Тем не менее мы имеем полное основание говорить именно о типе официальной религиозности, о его различных проявлениях и о тех проблемах, которые в связи с этим возникают.
В. Сектантский тип религиозности, или русская маргинальная духовность, нашедшая наиболее полное воплощение в учении и деятельности именно сектантов, в первую очередь морально-рационалистического толка. На русской почве эта тенденция развивалась в двух параллельных направлениях. С одной стороны, в образованной среде следует отметить своеобразную «смену вех», имевшую место в Александровскую эпоху, и постепенный переход от религиозного свободомыслия XVIII в. к «религии сердца», т. е. к мистицизму и масонству, в моралистически-заостренном варианте И. В. Лопухина, который, заметим, неслучайно был выбран в качестве крестного для И. В. Киреевского. Далее для образованного человека первой половины XIX в. были возможны два выхода: либо возвращение в Церковь, которую во второй половине XVIII в. оставили его родители, либо, уже в 70-е гг., присоединение к новому движению Редстока – Пашкова. Второе направление осуществлялось в деятельности многочисленных русских народных сект – молокан, духоборов, штундистов и т. д.
Эта парадигма занимает промежуточное положение по отношению к двум обозначенным выше. Признаком сектантского типа мировоззрения является, с одной стороны, акцентированно агрессивное неприятие официальной церковности (хотя в отдельных случаях сектанты, например члены хлыстовских «кораблей», могли быть внешне законопослушными членами приходских общин). С другой стороны, реконструировать сектантство как законченный набор конкретных постулатов подчас довольно сложно, оно представляет собой сложную смесь обрывков традиционных христианских взглядов и различных нововведений – либо вычитанных инициаторами данной секты из Священного Писания, либо просто ими выдуманных в безудержном порыве больного воображения.
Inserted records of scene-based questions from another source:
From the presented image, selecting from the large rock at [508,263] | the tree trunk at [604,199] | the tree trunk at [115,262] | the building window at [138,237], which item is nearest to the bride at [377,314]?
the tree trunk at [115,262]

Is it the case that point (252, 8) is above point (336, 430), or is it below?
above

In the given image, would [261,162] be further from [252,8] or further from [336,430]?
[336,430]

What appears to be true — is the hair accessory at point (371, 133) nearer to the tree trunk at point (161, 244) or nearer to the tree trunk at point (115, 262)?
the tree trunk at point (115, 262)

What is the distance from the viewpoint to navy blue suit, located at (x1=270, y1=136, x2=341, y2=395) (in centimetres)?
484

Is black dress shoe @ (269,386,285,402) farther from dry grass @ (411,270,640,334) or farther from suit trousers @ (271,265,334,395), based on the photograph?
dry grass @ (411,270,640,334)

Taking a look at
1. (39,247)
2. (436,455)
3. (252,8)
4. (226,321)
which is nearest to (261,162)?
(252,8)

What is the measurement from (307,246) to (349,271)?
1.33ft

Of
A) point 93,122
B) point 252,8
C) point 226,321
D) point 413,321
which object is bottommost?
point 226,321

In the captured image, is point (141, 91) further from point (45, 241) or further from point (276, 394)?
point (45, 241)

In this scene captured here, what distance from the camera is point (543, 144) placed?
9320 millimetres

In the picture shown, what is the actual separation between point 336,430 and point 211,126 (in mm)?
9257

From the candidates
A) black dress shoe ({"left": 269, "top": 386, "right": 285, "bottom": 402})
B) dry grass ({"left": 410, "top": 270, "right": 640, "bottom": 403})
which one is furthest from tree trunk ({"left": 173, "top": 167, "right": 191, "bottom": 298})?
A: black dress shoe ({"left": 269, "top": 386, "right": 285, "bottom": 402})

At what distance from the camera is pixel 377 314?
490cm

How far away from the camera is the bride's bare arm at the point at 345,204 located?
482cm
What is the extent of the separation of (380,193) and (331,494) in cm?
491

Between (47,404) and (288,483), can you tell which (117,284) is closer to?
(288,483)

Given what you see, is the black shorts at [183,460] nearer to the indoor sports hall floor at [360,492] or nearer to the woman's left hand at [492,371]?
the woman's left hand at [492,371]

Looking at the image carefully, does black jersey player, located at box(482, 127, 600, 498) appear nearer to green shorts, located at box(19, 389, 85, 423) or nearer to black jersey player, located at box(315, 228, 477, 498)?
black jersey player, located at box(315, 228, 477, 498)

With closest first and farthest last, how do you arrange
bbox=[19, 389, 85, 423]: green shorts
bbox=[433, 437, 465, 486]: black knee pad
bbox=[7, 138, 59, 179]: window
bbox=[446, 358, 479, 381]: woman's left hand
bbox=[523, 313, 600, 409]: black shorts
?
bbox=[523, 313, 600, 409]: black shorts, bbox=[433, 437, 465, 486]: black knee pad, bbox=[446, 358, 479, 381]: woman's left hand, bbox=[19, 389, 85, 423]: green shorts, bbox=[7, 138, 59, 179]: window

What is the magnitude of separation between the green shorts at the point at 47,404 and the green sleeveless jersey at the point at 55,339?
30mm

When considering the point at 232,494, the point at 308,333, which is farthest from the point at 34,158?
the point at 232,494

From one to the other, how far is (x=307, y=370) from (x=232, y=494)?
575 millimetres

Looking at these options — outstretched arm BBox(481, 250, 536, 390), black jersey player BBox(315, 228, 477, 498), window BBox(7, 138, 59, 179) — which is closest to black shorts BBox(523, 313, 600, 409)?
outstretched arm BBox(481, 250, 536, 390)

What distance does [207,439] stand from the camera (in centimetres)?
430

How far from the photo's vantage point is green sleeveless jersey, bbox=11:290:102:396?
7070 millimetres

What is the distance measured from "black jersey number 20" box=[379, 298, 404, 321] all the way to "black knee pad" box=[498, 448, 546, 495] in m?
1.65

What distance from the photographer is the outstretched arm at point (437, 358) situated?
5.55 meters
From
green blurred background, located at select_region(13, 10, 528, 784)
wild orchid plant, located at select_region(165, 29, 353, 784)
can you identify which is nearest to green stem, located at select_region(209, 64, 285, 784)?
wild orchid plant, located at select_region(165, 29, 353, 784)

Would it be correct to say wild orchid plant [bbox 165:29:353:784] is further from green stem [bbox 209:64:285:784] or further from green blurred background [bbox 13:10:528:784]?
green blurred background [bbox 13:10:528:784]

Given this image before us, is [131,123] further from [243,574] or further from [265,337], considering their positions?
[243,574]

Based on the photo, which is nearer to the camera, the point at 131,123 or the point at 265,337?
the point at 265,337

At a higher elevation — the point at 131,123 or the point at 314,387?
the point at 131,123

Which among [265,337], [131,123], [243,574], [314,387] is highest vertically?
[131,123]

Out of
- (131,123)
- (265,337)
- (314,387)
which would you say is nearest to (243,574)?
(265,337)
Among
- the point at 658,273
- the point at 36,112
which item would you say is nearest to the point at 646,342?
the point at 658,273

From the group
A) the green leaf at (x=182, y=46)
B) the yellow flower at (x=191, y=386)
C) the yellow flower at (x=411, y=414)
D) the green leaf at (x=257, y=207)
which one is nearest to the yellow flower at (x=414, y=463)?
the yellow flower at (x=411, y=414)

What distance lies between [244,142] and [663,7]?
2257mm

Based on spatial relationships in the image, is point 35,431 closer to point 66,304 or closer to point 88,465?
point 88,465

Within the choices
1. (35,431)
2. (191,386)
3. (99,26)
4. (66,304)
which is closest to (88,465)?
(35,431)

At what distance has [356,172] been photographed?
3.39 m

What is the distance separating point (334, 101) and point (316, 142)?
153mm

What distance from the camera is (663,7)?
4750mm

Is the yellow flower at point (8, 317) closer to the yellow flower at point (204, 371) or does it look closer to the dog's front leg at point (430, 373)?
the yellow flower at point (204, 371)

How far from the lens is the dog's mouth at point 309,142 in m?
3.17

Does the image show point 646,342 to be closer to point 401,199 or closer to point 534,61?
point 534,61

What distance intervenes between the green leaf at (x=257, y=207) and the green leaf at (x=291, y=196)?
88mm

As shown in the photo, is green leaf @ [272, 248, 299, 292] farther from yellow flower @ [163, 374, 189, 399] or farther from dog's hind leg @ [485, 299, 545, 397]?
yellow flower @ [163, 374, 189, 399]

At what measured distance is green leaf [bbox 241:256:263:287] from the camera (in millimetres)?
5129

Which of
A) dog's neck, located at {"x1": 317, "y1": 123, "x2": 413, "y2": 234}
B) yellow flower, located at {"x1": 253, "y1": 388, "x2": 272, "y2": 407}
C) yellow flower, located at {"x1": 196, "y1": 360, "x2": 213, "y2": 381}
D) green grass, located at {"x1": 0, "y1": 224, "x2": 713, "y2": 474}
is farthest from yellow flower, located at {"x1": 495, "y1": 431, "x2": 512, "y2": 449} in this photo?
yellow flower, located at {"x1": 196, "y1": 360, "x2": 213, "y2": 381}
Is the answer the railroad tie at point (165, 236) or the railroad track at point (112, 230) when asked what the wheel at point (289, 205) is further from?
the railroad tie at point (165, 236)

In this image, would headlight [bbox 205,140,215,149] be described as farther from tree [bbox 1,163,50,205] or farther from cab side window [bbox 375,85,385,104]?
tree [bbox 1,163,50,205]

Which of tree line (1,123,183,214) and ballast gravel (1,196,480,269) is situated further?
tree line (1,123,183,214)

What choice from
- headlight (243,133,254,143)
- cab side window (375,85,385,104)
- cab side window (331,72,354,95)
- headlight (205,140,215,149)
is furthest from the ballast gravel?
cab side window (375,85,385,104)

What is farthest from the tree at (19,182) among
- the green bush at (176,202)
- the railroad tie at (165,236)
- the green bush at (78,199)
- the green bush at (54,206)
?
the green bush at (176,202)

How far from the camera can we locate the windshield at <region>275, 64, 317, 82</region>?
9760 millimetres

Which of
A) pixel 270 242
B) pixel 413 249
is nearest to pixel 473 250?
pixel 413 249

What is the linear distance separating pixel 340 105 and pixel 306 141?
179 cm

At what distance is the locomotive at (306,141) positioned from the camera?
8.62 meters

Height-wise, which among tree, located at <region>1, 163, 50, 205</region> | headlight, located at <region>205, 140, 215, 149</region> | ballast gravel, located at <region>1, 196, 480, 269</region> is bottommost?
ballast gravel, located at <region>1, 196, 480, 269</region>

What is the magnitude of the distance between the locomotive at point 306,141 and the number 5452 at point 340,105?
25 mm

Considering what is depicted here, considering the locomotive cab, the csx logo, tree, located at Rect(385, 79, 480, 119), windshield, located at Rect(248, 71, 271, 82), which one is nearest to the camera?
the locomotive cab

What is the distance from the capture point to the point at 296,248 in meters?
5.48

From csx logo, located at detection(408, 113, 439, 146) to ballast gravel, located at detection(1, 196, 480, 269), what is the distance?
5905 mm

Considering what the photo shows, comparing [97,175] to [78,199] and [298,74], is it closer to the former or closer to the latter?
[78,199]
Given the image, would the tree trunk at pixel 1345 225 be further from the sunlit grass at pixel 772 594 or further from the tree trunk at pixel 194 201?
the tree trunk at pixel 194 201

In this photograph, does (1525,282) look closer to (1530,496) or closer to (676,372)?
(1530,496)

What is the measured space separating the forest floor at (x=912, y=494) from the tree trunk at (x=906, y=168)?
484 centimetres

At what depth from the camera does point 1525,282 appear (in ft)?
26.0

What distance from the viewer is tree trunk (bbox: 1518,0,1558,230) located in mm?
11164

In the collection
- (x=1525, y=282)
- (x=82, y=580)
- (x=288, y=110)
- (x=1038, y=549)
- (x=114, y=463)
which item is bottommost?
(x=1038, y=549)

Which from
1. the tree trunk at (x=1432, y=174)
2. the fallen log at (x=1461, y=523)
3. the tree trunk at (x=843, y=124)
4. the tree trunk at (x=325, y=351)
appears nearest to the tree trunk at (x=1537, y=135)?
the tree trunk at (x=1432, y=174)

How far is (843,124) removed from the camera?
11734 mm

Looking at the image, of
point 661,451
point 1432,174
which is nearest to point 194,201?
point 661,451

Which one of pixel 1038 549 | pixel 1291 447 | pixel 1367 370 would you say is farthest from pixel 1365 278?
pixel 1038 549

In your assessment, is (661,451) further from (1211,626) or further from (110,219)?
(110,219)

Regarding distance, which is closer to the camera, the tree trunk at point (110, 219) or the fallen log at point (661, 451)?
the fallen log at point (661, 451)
Представляется важным отметить, что все три парадигмы сыграли значительную роль в формировании религиозно-философских взглядов Л. Н. Толстого, причем либо «в позитиве», либо «в негативе»: его религиозное творчество возникает в процессе ожесточенной дискуссии с православием, всю жизнь он проявляет интерес к сектантству, наконец, не будучи интеллигентом ни по рождению, ни по воспитанию, писатель в значительной степени отразил в своем творчестве чаяния именно этой общественной прослойки.
Чрезвычайно важно отметить еще одно обстоятельство, которое нельзя назвать даже парадигмой. Это реальный, живой опыт веры, который на фоне указанных явлений существовал в виде подвига прп. Серафима Саровского, святителей Игнатия Брянчанинова, Феофана Затворника, Филарета Дроздова, св. прав. Иоанна Кронштадтского, оптинских старцев. Этот опыт часто воспринимался образованными русскими людьми именно как опыт «народной веры», не сконструированный искусственно, теоретически в кабинете, но впитанный сначала в результате тихих вечерних бесед в детской с няней или «тетушками-праведницами», а затем подкрепленный чтением житий, Евангелия и встречами с праведниками. При всей кажущейся ничтожности этого опыта приходится констатировать, что именно он часто в жизни русских интеллигентов (и русских писателей) оставался для них единственной защитой в разрушительных житейских бурях.